[RVV] Add qu8-gemm/qu8-igemm kernels for rvv
- Adding these QU8 kernels for completeness, although I recognize that QU8 will be deprecated at some point.
- Small change to qs8-gemm/rvv.in for qu8 support, however qs8/qd8 generated kernels remain unchanged.
- Unit tests pass. I used a local fix for https://github.com/google/XNNPACK/issues/8096, as described there, to properly execute the tests, however I decided not to include that fix here as that should really require re-execution of all gemm/igemm tests for all archs.
- Performance of 4x4v and 7x4v is roughly equivalent on the test platform (K1) at ~15 G/s and so I've used 1x4v and 4x4v for the production config.
- In future I'll take a look at why for RVV the generated gemm/igemm tests use the duplicate (mostly) CreateTests2 as its not clear to me why that is required.
@dsharlet and @fbarchard please review when you are able. Thank you.
looks good overall.
you call this m4 but store is m1? in gemm config you set NR to 4 * hardware_config->vlenb / sizeof(int32_t); The elements are 8 bit and you store with m1, so it seems like it should be nr = hardware_config->vlenb / sizeof(uint8_t);
4x4 - typically on large convolutions it helps to be taller... the overread of reading left side as bytes is amortized by applying the same weights to them. I suggest running gemm benchmark and look for a large slow convolution and then filtering on that, find which gemm tile size is fastest.
the quantization you could do as uint8 like arm does. typically there are fewer registers as 8 bit than float and/or min/max may be faster as 8 bit instead of float.
the gemm-config doesnt specify a packw kernel? weird... we are using the reference code. the 8 bit packing for qu8 would be similar to 'x8' which can produce qs8 or x8 which doesnt care about sign, and is used for f32_qc8w. qu8 is not often used compared to qs8 and qd8 does have a packw kernel. But its using a strided load, which is slow.

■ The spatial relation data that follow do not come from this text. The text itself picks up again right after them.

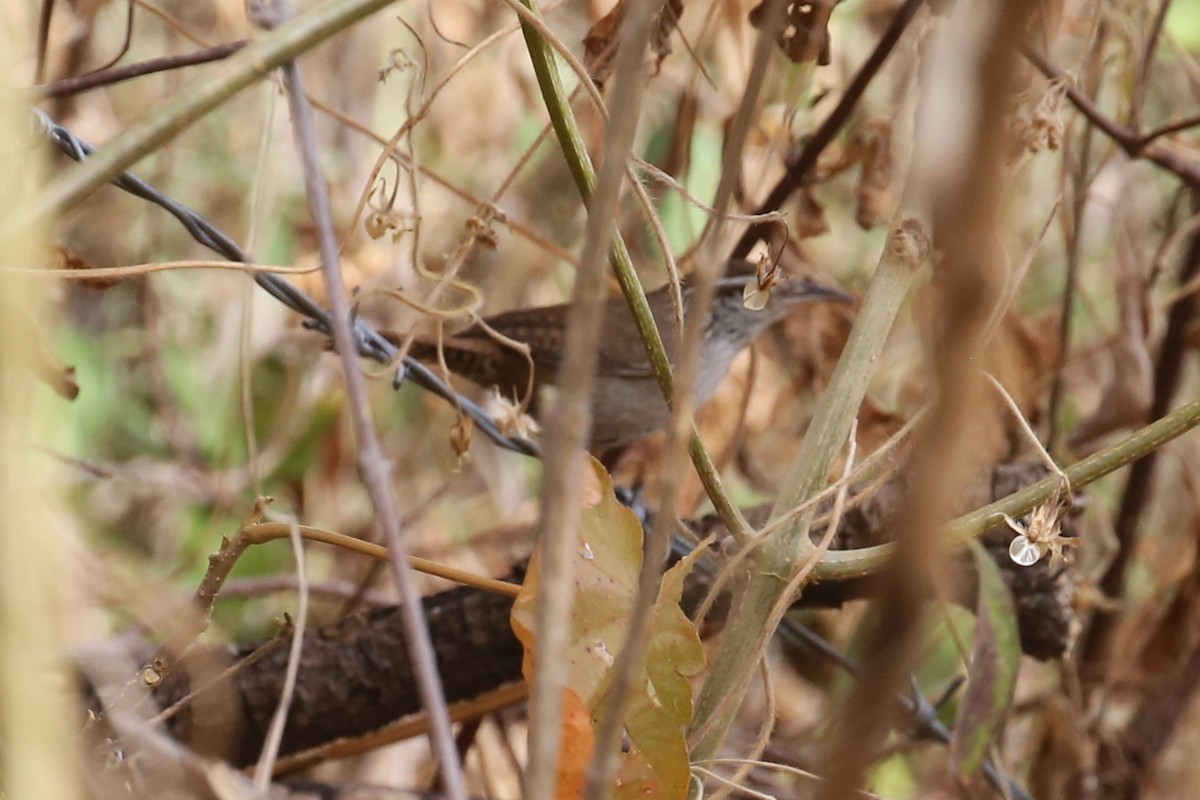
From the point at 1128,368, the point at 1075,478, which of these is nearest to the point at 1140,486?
the point at 1128,368

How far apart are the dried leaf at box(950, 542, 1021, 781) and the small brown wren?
54.5 inches

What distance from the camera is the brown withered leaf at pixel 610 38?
6.42 feet

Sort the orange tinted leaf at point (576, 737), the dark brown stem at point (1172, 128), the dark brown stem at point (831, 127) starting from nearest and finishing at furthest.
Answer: the orange tinted leaf at point (576, 737)
the dark brown stem at point (831, 127)
the dark brown stem at point (1172, 128)

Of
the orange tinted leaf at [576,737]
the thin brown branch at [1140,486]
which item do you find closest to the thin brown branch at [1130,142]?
the thin brown branch at [1140,486]

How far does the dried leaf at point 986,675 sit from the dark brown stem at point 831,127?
84 centimetres

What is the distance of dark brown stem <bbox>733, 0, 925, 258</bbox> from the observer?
2.35m

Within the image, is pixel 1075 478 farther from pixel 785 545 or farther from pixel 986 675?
pixel 986 675

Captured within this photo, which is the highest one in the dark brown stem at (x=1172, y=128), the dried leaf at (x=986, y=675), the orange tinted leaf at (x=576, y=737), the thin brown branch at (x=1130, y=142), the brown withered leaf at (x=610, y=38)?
the thin brown branch at (x=1130, y=142)

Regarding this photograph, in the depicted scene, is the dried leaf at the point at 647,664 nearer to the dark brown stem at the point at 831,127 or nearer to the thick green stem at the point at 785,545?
the thick green stem at the point at 785,545

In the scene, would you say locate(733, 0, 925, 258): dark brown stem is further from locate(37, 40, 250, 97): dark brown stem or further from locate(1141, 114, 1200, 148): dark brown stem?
locate(37, 40, 250, 97): dark brown stem

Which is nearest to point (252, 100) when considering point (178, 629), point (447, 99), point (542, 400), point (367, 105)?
point (367, 105)

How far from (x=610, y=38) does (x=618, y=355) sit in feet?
6.07

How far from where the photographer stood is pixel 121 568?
3613 mm

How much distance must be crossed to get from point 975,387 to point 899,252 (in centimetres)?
95
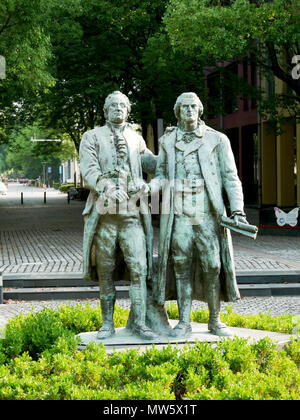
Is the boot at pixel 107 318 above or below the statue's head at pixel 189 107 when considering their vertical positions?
below

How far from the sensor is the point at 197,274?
284 inches

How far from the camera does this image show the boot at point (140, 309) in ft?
22.9

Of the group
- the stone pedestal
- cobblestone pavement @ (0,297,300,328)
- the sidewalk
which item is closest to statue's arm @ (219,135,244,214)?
the stone pedestal

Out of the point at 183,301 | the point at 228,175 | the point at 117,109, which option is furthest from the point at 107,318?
the point at 117,109

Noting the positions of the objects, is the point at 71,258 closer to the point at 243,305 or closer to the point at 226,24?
the point at 243,305

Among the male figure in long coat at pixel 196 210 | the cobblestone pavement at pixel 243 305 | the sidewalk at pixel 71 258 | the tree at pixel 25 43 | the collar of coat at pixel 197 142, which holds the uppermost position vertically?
the tree at pixel 25 43

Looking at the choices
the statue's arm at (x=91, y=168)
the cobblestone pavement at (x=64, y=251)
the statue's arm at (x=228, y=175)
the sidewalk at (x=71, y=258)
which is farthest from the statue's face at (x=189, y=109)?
the cobblestone pavement at (x=64, y=251)

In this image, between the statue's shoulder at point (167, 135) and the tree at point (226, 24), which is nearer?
the statue's shoulder at point (167, 135)

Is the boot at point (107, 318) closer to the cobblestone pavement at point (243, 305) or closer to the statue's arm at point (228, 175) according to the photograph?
the statue's arm at point (228, 175)

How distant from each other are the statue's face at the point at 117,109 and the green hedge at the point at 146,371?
1997 millimetres

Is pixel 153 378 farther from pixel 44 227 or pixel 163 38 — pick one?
pixel 44 227

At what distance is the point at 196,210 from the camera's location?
6988 millimetres

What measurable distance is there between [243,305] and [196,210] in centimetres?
451

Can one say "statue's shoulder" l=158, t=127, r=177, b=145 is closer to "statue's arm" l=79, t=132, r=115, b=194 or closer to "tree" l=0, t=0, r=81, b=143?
"statue's arm" l=79, t=132, r=115, b=194
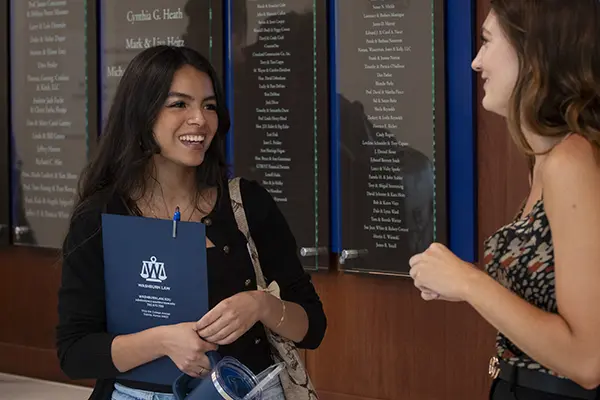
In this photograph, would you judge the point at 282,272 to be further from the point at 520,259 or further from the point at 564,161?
the point at 564,161

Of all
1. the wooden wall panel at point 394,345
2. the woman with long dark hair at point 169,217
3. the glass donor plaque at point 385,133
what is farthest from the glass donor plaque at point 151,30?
the woman with long dark hair at point 169,217

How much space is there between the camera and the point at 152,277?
211 cm

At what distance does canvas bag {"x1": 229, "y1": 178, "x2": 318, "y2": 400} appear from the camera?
2.30 meters

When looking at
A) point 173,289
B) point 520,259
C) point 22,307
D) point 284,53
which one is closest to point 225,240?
point 173,289

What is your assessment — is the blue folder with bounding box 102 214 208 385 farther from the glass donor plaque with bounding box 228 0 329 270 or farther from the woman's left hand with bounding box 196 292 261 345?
the glass donor plaque with bounding box 228 0 329 270

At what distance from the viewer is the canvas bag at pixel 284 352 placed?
230 cm

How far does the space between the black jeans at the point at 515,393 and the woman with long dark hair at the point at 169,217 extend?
566 mm

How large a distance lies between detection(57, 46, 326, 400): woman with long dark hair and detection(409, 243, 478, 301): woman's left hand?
20.3 inches

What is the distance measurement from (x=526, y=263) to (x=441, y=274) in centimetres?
16

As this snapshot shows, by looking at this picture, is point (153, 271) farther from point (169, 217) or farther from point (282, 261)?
point (282, 261)

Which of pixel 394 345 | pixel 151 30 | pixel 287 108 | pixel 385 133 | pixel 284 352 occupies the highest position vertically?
pixel 151 30

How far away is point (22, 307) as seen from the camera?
5.39 meters

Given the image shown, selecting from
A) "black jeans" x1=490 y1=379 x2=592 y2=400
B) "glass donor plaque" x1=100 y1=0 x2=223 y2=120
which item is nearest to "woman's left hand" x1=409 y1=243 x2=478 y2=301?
"black jeans" x1=490 y1=379 x2=592 y2=400

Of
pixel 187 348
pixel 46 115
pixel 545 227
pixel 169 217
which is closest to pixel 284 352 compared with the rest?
pixel 187 348
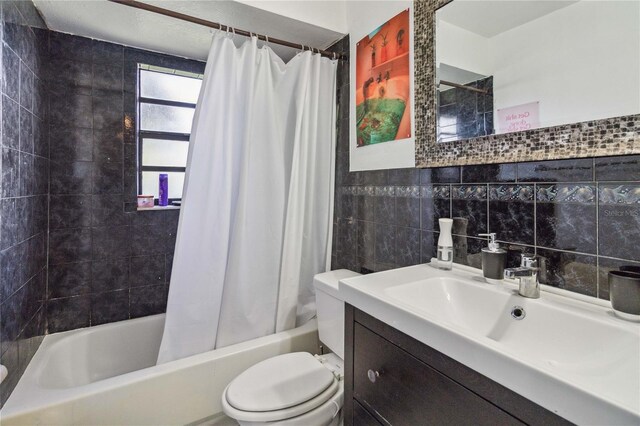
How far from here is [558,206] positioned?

If that comes up high on profiles, it may be worth an optimization pass.
As you see our qu8 requiring a kernel zero point, typically requires 16 bit implementation, which is not ideal. Another way to do it is 8 bit multiply of kernel value, and 8 bit multiply of zero point. But the zero point only needs to be done for each input, not each weight, so if you support a wider NR, the zero pointer amortizes. Also you can keep another set of accumulators. This method lends itself to hardware 8 bit matrix multiply or dot product. But it only helps qu8. qs8 doesnt have the kernel zero point. On arm we convert the kernel values to 16 bit due to lanes only working on 16 bit values. But ideally multiply 8 bit weights by inputs to get 16 bit, then a widening accumulate. arm supports padal which adds pairs of 16 bit, sums and converts to 32 bit, then accumulate with 32 bit accumulator. does riscv have a padal equivalent? If so the 16 bit to 32 bit could makes this into a c2 (KR=2) kernel, processing 2 blocks at a time.